[What you will do]
For each entry below, write an exact copy and leave out the images.

Short web captions:
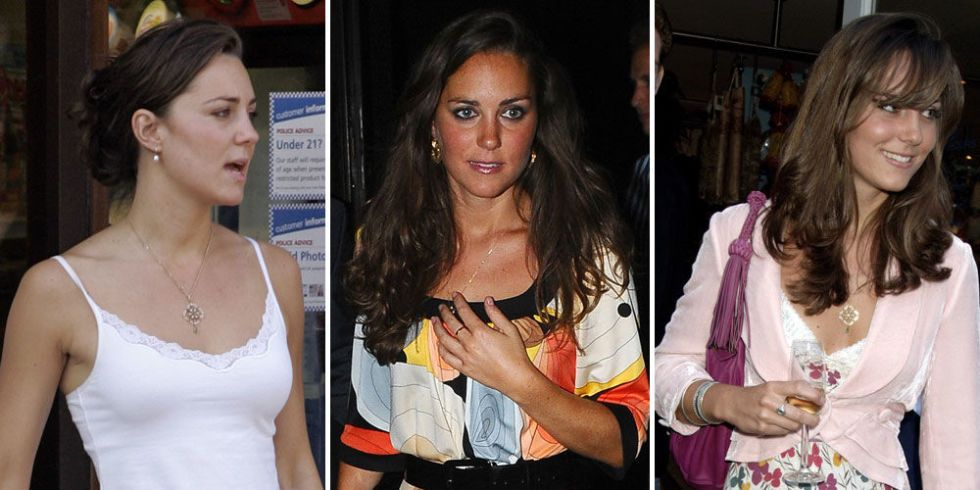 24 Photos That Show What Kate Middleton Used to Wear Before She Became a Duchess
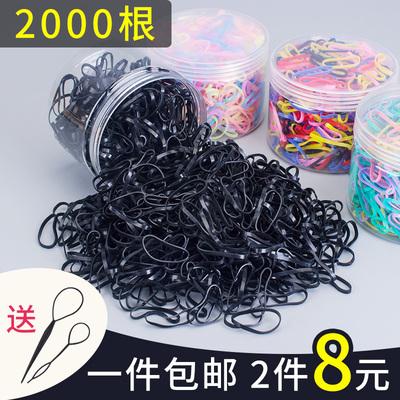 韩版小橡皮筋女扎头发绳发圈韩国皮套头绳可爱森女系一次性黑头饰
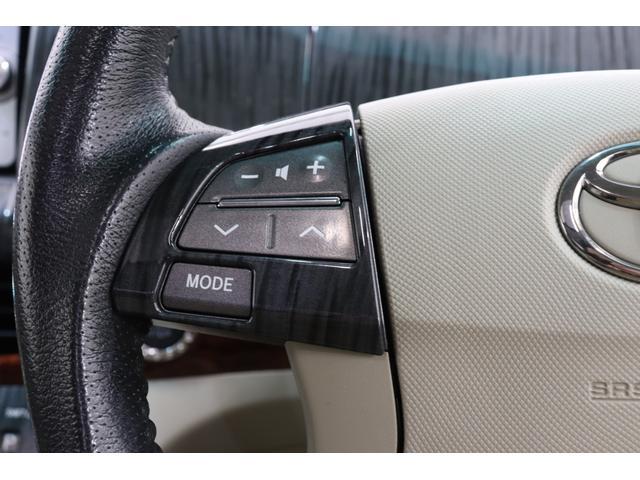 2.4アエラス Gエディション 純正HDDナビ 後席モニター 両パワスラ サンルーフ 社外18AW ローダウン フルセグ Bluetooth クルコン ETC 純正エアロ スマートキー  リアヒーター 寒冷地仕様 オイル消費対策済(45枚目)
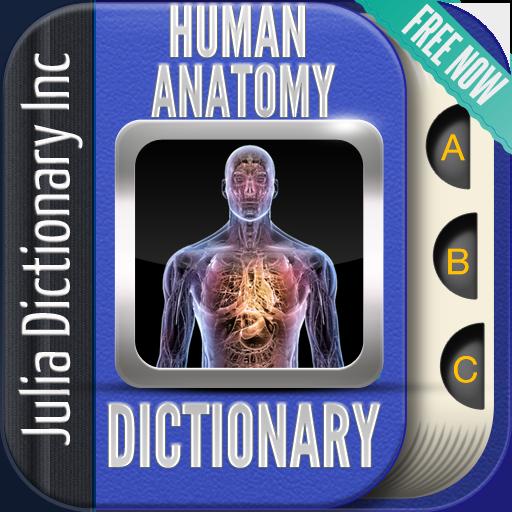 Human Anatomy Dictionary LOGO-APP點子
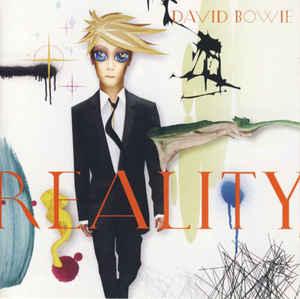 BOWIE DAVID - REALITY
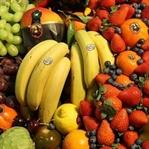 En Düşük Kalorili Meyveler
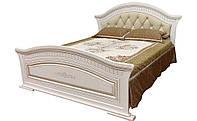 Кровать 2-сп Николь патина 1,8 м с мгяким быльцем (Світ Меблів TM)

[Response to the task]
 24 Photos That Show What Kate Middleton Used to Wear Before She Became a Duchess
 韩版小橡皮筋女扎头发绳发圈韩国皮套头绳可爱森女系一次性黑头饰
 2.4アエラス Gエディション 純正HDDナビ 後席モニター 両パワスラ サンルーフ 社外18AW ローダウン フルセグ Bluetooth クルコン ETC 純正エアロ スマートキー  リアヒーター 寒冷地仕様 オイル消費対策済(45枚目)
 Human Anatomy Dictionary LOGO-APP點子
 BOWIE DAVID - REALITY
 En Düşük Kalorili Meyveler
 Кровать 2-сп Николь патина 1,8 м с мгяким быльцем (Світ Меблів TM)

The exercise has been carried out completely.